Aim of the exercise
Leave the images out and repeat the data exactly as given.

Collected data:
───

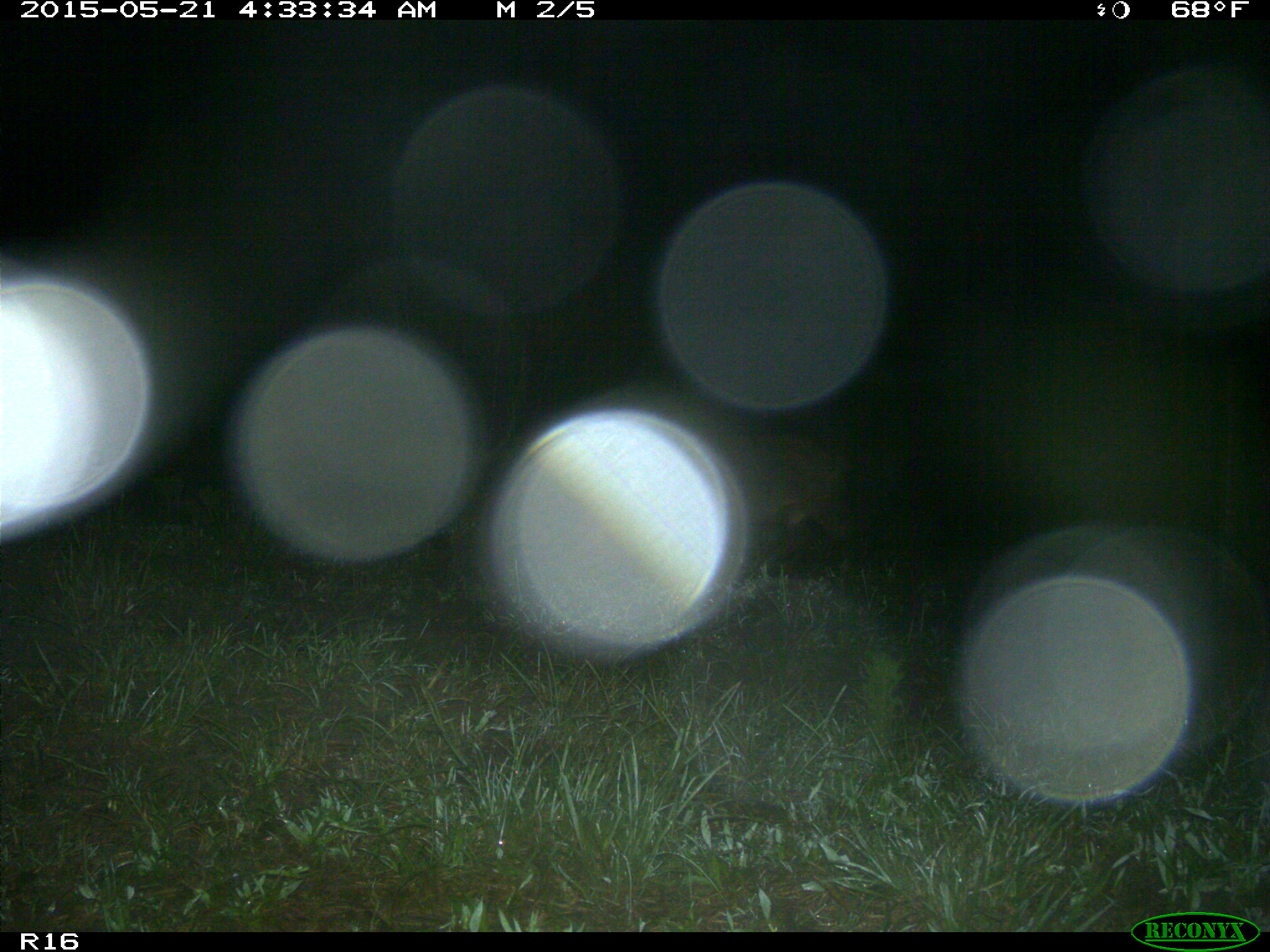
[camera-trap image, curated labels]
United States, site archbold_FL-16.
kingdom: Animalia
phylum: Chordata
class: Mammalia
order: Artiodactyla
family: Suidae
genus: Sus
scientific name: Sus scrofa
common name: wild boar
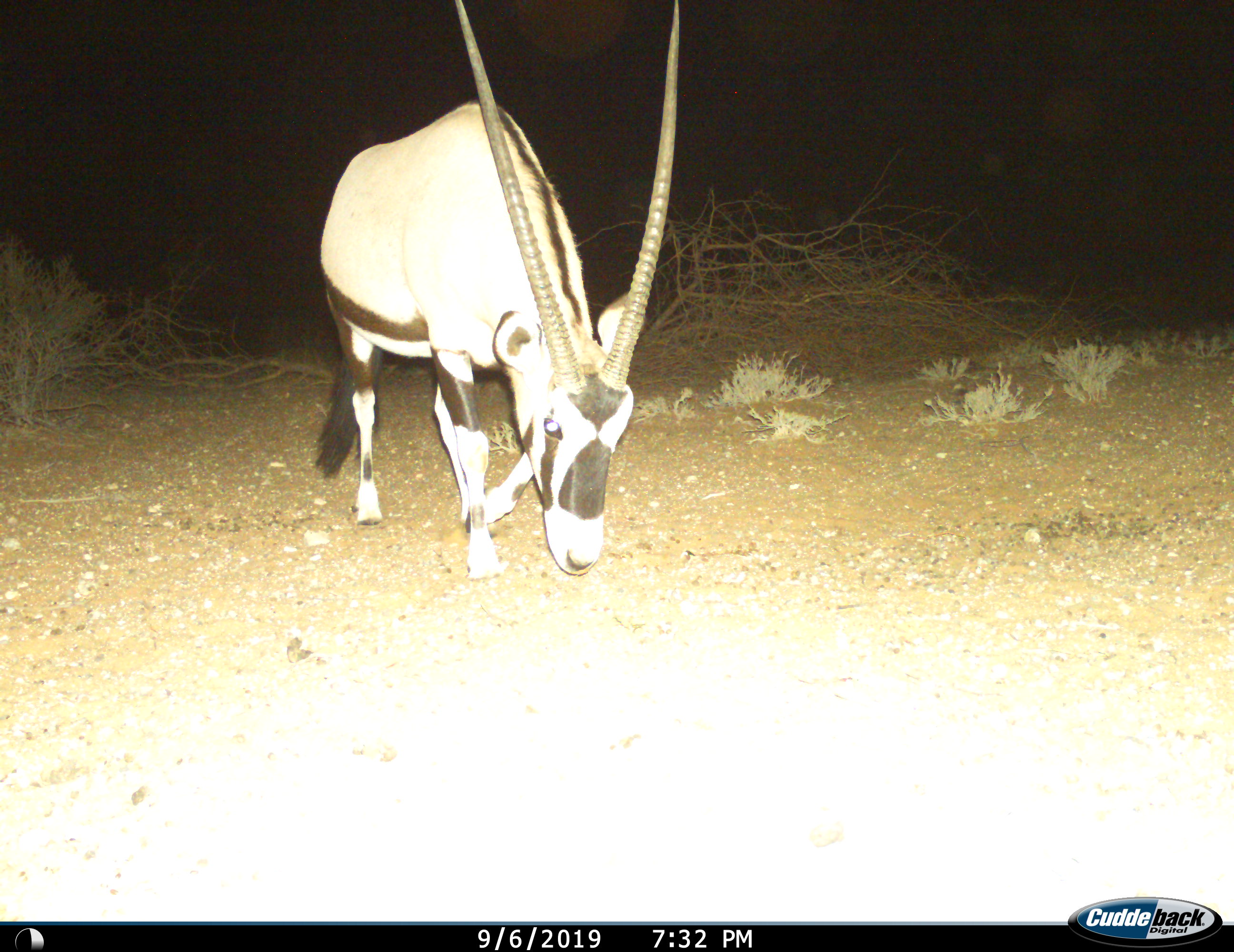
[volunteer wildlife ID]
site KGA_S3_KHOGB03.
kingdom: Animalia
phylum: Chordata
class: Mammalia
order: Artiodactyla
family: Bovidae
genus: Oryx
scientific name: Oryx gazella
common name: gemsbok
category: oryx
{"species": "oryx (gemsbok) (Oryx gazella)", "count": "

───

Answer
[camera-trap image, curated labels]
United States, site archbold_FL-16.
kingdom: Animalia
phylum: Chordata
class: Mammalia
order: Artiodactyla
family: Suidae
genus: Sus
scientific name: Sus scrofa
common name: wild boar
[volunteer wildlife ID]
site KGA_S3_KHOGB03.
kingdom: Animalia
phylum: Chordata
class: Mammalia
order: Artiodactyla
family: Bovidae
genus: Oryx
scientific name: Oryx gazella
common name: gemsbok
category: oryx
{"species": "oryx (gemsbok) (Oryx gazella)", "count": "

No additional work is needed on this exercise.